ENUNCIADO —
Responda às perguntas abaixo com base no texto sobre as profissões desencaixadas na Mealhada.
(a) Durante quantos anos foi Jackson Silva polícia no Brasil?
(b) No âmbito de que plano municipal são os estudantes confrontados com estes profissionais?
(c) Que cargo ocupou a mulher referida no início do texto, sendo a primeira no país a fazê-lo?

Mealhada: “Profissões desencaixadas” levam as crianças a refletirem sobre trabalhos de homens e de mulheres

Um polícia que virou cuidador de idosos, uma mulher que foi a primeira comandante de bombeiros do país, um assistente social numa equipa de trabalho onde é o único homem e uma engenheira civil que quase foi enfermeira.

É com estes profissionais e “profissões desencaixadas” que estudantes do ensino básico do Agrupamento de Escolas da Mealhada são confrontados no âmbito do Plano Municipal para a Igualdade e a Não Discriminação de Mealhada 2023-2026. A ideia é desencaixar as ideias de que há profissões de homens e profissões de mulheres.

Jackson Silva foi, durante 30 anos, polícia no Brasil. Uma profissão de risco, de tensão permanente, onde as emoções estão sempre à flor da pele. Chegado a Portugal trocou a agitação pela tranquilidade de cuidar de idosos.

A trabalhar atualmente numa instituição do concelho da Mealhada, surpreendeu os alunos do 4-º anos de escola Básica de Barcouço ao explicar o seu atual trabalho. “Cuido, dou banhos, dou comida, troco fralda, acompanho os idosos. Tudo o que as companheiras fazem”, explicou, referindo ser o primeiro homem cuidador a trabalhar na instituição. Problemas e dúvidas acerca da sua capacidade “para fazer o trabalho de uma mulher” houve quem levantasse, quer da parte das colegas de trabalho, quer da parte dos utentes. “Mas o trabalho feito com amor supera tudo. Quando fazemos algo de que realmente gostamos, não existe isso de serviço de mulher ou serviço de homem”, explicou.

MATERIAL FORNECIDO —
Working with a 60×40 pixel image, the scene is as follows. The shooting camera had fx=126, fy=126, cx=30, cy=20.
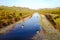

RESOLUÇÃO —
(a) Durante 30 anos.
(b) No âmbito do Plano Municipal para a Igualdade e a Não Discriminação de Mealhada 2023-2026.
(c) Foi a primeira comandante de bombeiros do país.